The Walter Soboleff Center

Sealaska Heritage Institute

Funding Received: 2013
Juneau, AK
Funding Period: 1 year and 5 months
March 20, 2014

Dawson Construction pouring concrete

Juneau had an unusual dry couple of weeks in February, aiding in the construction of the Walter Soboleff Center. The last concrete pour will happen this week, completing the floors.

Design decisions are being made daily with everything from the glass to be used in the windows, to the finish on the wood. The building itself will be a work of art, contributing to SHI’s goal of making Juneau the Northwest Coast Art Capital. World-renowned Northwest coast artists’ pieces will be displayed in and outside of the traditionally inspired building, making the Walter Soboleff Center not only an educational center, but an architectural landmark in downtown Juneau.

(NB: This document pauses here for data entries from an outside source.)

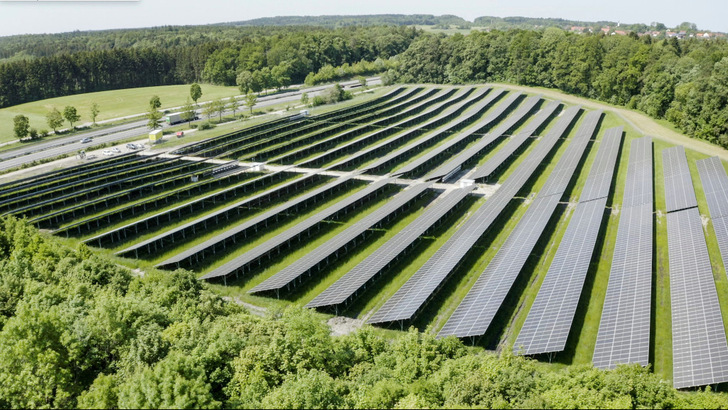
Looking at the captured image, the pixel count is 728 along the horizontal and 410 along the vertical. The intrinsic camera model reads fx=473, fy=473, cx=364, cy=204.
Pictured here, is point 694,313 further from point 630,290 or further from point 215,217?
point 215,217

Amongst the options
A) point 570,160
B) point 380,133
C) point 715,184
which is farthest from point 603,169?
point 380,133

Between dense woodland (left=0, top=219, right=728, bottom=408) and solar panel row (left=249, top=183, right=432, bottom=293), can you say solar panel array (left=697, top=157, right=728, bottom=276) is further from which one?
solar panel row (left=249, top=183, right=432, bottom=293)

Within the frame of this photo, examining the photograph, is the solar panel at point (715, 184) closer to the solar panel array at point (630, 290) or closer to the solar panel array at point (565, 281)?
the solar panel array at point (630, 290)

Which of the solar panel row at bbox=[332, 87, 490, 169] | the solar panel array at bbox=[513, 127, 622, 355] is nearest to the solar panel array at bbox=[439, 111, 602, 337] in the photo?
the solar panel array at bbox=[513, 127, 622, 355]

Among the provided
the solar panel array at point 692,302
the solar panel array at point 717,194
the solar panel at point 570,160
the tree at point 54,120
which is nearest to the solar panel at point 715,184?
the solar panel array at point 717,194

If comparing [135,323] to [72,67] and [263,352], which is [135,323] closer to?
[263,352]
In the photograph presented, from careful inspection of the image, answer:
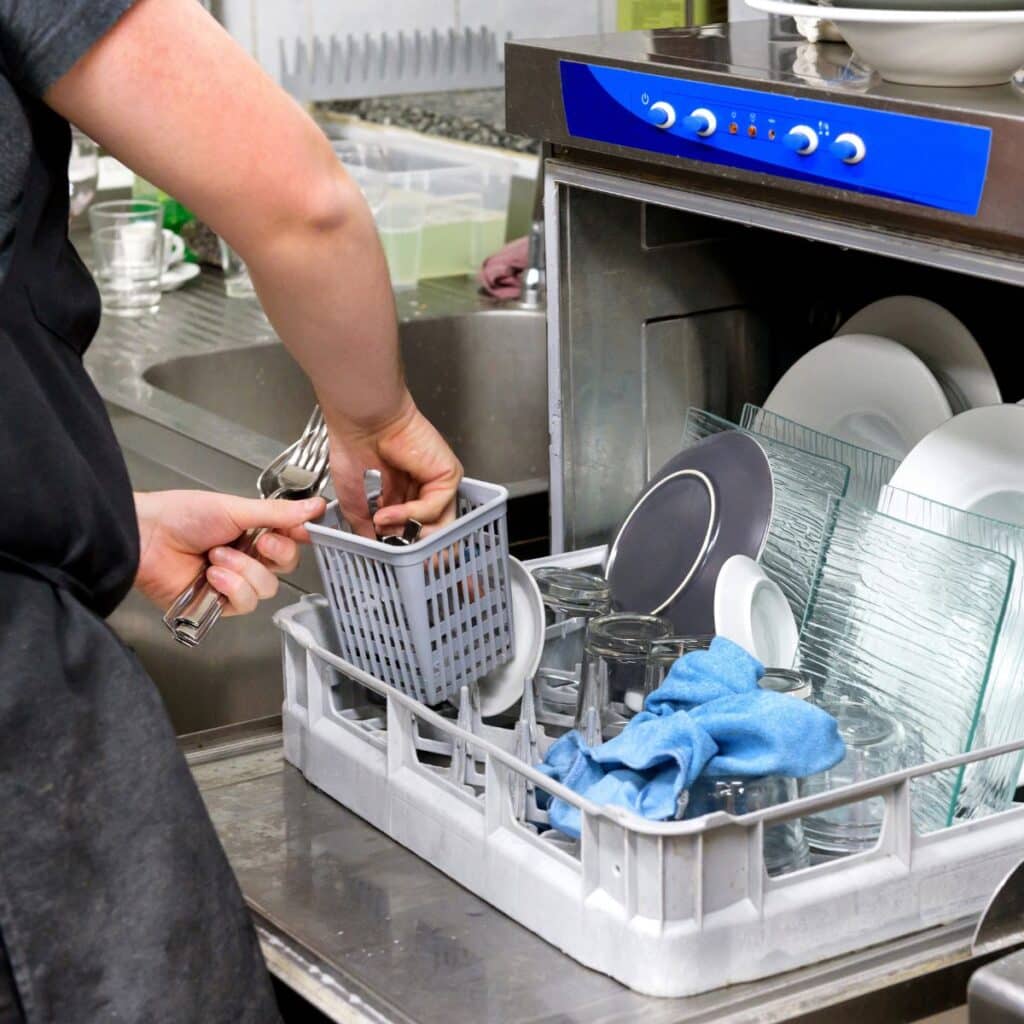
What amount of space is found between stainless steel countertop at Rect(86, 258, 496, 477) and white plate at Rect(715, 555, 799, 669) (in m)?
0.73

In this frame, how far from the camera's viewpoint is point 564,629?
131 cm

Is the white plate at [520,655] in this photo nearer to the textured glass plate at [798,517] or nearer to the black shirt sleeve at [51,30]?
the textured glass plate at [798,517]

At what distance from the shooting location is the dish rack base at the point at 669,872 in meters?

 SHI President Rosita Worl and Chief of Operations

The Alaska yellow cedar planks (shown below) on the outside of the building and the Alaskan red cedar used in the interior finishes including the clan house add to the beauty and distinctiveness of the building.  The cedar comes from Sealaska’s own timber.


Yellow Cedar Panel that will line the exterior of the Center

Haa Shuká, one of the core culture values of the Natives of Southeast Alaska, requires honoring the past and cultivating the present while fulfilling the responsibilities to the future generations. This applies to all aspects of life but also in the management of the lands. Because of this, Sealaska Corporation practices a sustainable approach to timber cultivation and harvesting to ensure that the forest remains healthy and viable for future generations. Practices like thinning, basal pruning, and hand planting ensure the longevity of our forest resources. Sealaska Heritage Institute is following this value in using the wood of the forests to aid in the continuation and enhancement of Tlingit, Tsimshian and Haida culture and providing a bright future for Southeast Alaskan Natives.